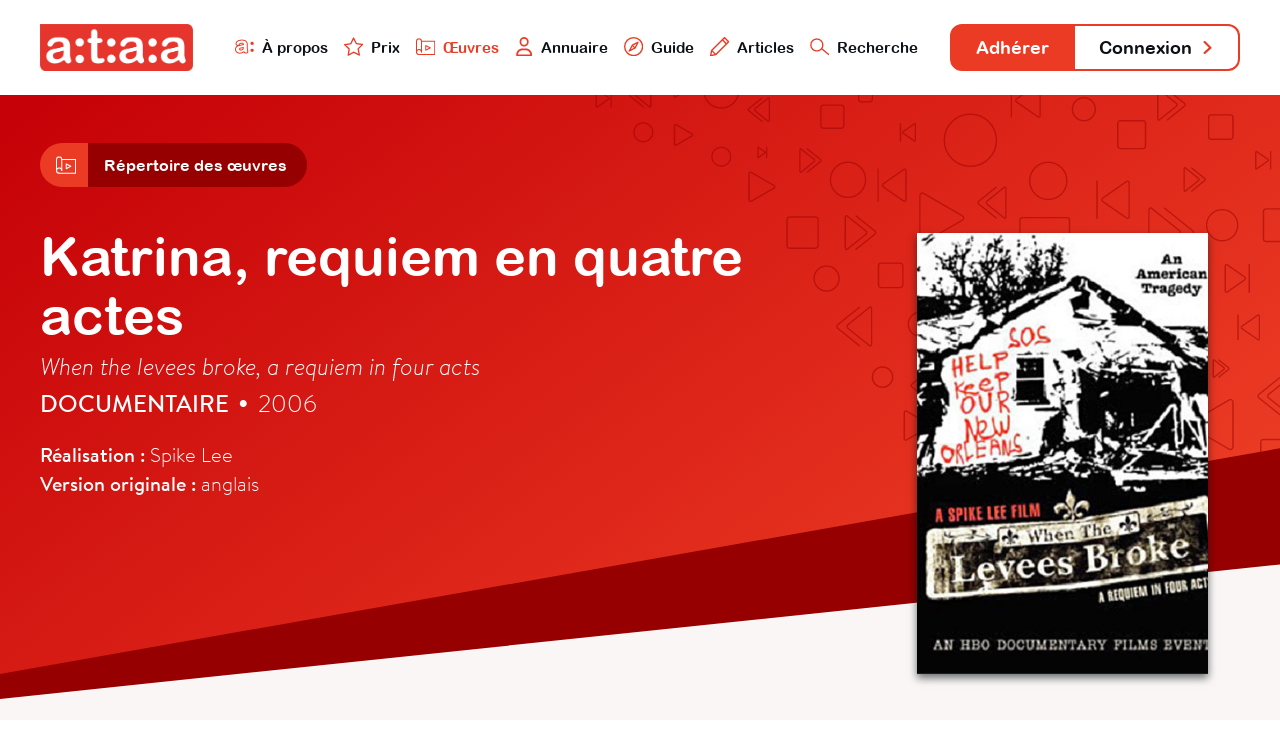

--- FILE ---
content_type: image/svg+xml
request_url: https://www.ataa.fr/assets/svg/nav-star.svg
body_size: 204
content:
<svg xmlns="http://www.w3.org/2000/svg" viewBox="0 0 44.04 42.2"><defs><style>.cls-1{fill:none;stroke:rgb(235,59,36);stroke-linejoin:round;stroke-width:3px;}</style></defs><title>nav-award</title><g id="Calque_2" data-name="Calque 2"><g id="Calque_1-2" data-name="Calque 1"><polygon class="cls-1" points="35.02 40.37 22.25 33.87 9.65 40.7 11.89 26.54 1.5 16.68 15.65 14.43 21.83 1.5 28.34 14.27 42.54 16.14 32.41 26.28 35.02 40.37"/></g></g></svg>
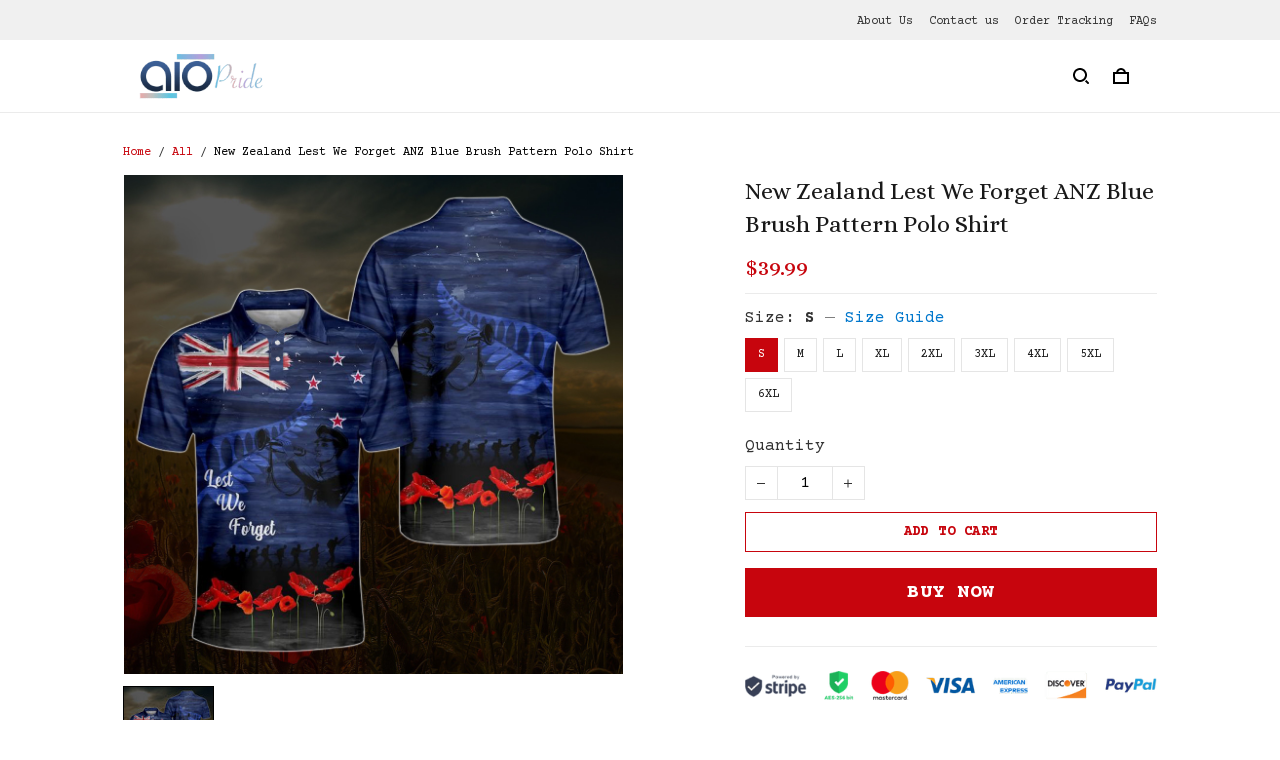

--- FILE ---
content_type: application/javascript
request_url: https://cdn.thesitebase.net/next/themes/3/160/36465/assets/useShape.js
body_size: -276
content:
import{u as n}from"./composition.esm-bundler.js";const a=({position:e="t-l-b-r",isCut:s=!0})=>{const{$theme:u}=n(),t=u.value.settings.value.global_settings.shape_global||"cut";return t==="round"?"shape-round-all":t==="cut"&&!s?null:"shape-".concat(t,"-").concat(e)};export{a as u};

About this task:
Lines that contain the string "round" should be copied from the material above.

Answer:
<svg xmlns="http://www.w3.org/2000/svg" viewBox="0 0 44.04 42.2"><defs><style>.cls-1{fill:none;stroke:rgb(235,59,36);stroke-linejoin:round;stroke-width:3px;}</style></defs><title>nav-award</title><g id="Calque_2" data-name="Calque 2"><g id="Calque_1-2" data-name="Calque 1"><polygon class="cls-1" points="35.02 40.37 22.25 33.87 9.65 40.7 11.89 26.54 1.5 16.68 15.65 14.43 21.83 1.5 28.34 14.27 42.54 16.14 32.41 26.28 35.02 40.37"/></g></g></svg>
import{u as n}from"./composition.esm-bundler.js";const a=({position:e="t-l-b-r",isCut:s=!0})=>{const{$theme:u}=n(),t=u.value.settings.value.global_settings.shape_global||"cut";return t==="round"?"shape-round-all":t==="cut"&&!s?null:"shape-".concat(t,"-").concat(e)};export{a as u};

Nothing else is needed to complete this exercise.